- EXERCISE GOAL
Copy the items from the very first line through the line containing "What is the label", both included, with every "Probable expenditure" swapped for "Likely spending" and nothing else changed. Give only those lines.

-------------------------

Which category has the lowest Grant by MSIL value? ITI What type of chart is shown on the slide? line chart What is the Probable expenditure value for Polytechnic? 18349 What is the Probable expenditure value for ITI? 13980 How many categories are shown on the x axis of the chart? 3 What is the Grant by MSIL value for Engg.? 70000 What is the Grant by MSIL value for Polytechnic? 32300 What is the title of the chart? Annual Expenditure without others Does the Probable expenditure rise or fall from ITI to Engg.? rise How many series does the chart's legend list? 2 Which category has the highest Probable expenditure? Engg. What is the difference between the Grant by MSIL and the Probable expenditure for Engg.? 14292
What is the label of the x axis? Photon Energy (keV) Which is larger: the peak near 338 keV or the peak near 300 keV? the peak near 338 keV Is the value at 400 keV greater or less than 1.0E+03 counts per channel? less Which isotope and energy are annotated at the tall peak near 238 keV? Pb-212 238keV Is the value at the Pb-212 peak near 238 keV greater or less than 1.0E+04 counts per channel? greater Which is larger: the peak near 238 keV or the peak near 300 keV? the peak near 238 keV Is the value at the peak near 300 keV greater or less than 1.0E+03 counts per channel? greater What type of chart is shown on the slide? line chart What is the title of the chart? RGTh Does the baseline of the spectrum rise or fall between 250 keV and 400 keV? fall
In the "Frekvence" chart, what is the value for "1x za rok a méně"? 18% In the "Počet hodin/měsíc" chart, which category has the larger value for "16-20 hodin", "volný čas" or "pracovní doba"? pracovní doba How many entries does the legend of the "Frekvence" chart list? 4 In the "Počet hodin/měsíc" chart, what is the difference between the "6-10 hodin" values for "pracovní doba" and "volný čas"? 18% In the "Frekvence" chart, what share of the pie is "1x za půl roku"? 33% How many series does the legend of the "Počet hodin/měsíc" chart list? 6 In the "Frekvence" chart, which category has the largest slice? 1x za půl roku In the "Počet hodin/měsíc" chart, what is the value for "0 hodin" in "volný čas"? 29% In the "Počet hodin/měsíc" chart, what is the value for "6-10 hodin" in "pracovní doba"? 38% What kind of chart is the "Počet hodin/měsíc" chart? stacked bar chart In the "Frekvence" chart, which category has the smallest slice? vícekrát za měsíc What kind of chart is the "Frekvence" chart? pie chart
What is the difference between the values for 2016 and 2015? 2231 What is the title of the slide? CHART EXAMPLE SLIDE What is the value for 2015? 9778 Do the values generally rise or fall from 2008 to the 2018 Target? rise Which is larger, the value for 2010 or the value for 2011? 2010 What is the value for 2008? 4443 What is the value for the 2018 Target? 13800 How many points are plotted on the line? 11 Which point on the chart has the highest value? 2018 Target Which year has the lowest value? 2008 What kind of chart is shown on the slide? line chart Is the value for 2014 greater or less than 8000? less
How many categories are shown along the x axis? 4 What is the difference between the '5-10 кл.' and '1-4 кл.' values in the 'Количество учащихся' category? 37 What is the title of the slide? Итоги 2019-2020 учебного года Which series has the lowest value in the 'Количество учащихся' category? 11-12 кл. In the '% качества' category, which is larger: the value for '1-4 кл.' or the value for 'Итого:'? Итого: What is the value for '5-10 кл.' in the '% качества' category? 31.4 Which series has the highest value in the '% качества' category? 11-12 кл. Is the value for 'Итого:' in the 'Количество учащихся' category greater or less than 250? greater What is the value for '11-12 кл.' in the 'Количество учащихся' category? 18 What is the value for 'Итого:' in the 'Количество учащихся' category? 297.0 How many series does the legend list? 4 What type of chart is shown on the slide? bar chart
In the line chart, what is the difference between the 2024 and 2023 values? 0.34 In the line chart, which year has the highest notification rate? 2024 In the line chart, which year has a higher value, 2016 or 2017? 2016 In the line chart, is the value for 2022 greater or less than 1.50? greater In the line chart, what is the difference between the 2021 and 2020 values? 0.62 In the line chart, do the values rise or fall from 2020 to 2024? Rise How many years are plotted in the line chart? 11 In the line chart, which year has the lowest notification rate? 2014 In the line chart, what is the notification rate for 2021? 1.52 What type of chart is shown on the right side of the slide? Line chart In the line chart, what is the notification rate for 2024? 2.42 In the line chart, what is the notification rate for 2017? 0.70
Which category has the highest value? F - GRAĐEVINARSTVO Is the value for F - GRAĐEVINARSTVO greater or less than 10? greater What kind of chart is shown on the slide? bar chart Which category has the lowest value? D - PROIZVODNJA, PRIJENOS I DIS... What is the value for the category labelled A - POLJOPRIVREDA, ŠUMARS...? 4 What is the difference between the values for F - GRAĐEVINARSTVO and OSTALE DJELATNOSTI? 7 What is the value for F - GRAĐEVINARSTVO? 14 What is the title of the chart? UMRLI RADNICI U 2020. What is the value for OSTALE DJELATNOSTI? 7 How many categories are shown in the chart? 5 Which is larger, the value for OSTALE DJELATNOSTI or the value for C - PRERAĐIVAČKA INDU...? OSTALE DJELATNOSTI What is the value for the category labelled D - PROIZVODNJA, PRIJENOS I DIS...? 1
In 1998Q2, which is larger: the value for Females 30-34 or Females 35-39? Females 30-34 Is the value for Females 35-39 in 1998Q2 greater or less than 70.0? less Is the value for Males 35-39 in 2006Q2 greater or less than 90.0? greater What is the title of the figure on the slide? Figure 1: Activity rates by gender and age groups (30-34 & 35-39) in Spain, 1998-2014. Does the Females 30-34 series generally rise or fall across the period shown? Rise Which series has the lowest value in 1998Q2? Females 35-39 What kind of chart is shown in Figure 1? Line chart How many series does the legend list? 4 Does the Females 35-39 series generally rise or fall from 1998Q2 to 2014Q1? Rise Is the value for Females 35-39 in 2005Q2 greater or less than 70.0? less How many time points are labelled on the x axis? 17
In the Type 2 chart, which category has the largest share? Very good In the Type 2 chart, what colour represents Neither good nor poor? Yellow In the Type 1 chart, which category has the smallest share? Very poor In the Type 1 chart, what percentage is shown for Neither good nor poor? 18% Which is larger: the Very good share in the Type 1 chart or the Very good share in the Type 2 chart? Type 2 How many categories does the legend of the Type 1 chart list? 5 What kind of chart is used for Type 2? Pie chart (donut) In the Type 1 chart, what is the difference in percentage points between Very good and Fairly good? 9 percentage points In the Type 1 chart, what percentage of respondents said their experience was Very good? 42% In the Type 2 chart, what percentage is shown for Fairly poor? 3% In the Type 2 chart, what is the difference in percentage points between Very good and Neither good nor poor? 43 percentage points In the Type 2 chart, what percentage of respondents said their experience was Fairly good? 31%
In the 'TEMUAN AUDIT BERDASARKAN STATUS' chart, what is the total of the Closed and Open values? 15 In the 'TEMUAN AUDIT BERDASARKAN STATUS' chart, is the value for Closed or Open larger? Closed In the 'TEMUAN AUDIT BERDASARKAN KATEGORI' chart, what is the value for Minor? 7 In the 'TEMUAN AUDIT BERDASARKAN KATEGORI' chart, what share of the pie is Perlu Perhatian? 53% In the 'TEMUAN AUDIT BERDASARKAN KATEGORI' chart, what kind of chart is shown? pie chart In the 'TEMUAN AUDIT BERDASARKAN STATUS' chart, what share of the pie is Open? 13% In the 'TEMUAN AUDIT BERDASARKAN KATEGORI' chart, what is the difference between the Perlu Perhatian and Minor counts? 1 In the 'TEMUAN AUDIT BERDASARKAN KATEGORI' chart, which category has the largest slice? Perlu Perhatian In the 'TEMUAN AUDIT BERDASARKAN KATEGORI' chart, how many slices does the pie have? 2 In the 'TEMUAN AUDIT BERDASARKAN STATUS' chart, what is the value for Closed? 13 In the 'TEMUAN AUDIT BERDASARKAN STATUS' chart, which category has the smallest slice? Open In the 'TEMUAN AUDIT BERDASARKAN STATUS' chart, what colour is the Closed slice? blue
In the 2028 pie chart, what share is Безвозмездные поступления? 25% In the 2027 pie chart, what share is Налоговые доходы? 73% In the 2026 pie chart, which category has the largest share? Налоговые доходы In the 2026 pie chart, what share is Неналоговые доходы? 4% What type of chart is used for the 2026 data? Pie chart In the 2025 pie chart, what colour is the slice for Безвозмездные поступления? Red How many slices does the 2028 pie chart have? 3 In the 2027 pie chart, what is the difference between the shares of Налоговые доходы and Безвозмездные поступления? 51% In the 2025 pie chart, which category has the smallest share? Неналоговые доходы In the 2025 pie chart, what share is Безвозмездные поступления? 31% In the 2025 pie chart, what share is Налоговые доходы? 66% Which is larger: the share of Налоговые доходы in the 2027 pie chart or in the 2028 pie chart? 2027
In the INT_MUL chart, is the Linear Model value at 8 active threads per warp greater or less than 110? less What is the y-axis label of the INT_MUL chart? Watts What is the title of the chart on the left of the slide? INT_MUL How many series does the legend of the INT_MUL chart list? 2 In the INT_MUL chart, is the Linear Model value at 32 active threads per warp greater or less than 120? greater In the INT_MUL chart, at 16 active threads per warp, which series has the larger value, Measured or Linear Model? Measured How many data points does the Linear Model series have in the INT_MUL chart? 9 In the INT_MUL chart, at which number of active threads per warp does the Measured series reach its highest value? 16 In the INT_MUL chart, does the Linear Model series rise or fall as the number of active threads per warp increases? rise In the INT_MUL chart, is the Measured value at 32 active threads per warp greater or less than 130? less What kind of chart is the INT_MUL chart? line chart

-------------------------

- SOLUTION BELOW
Which category has the lowest Grant by MSIL value? ITI What type of chart is shown on the slide? line chart What is the Likely spending value for Polytechnic? 18349 What is the Likely spending value for ITI? 13980 How many categories are shown on the x axis of the chart? 3 What is the Grant by MSIL value for Engg.? 70000 What is the Grant by MSIL value for Polytechnic? 32300 What is the title of the chart? Annual Expenditure without others Does the Likely spending rise or fall from ITI to Engg.? rise How many series does the chart's legend list? 2 Which category has the highest Likely spending? Engg. What is the difference between the Grant by MSIL and the Likely spending for Engg.? 14292
What is the label of the x axis? Photon Energy (keV) Which is larger: the peak near 338 keV or the peak near 300 keV? the peak near 338 keV Is the value at 400 keV greater or less than 1.0E+03 counts per channel? less Which isotope and energy are annotated at the tall peak near 238 keV? Pb-212 238keV Is the value at the Pb-212 peak near 238 keV greater or less than 1.0E+04 counts per channel? greater Which is larger: the peak near 238 keV or the peak near 300 keV? the peak near 238 keV Is the value at the peak near 300 keV greater or less than 1.0E+03 counts per channel? greater What type of chart is shown on the slide? line chart What is the title of the chart? RGTh Does the baseline of the spectrum rise or fall between 250 keV and 400 keV? fall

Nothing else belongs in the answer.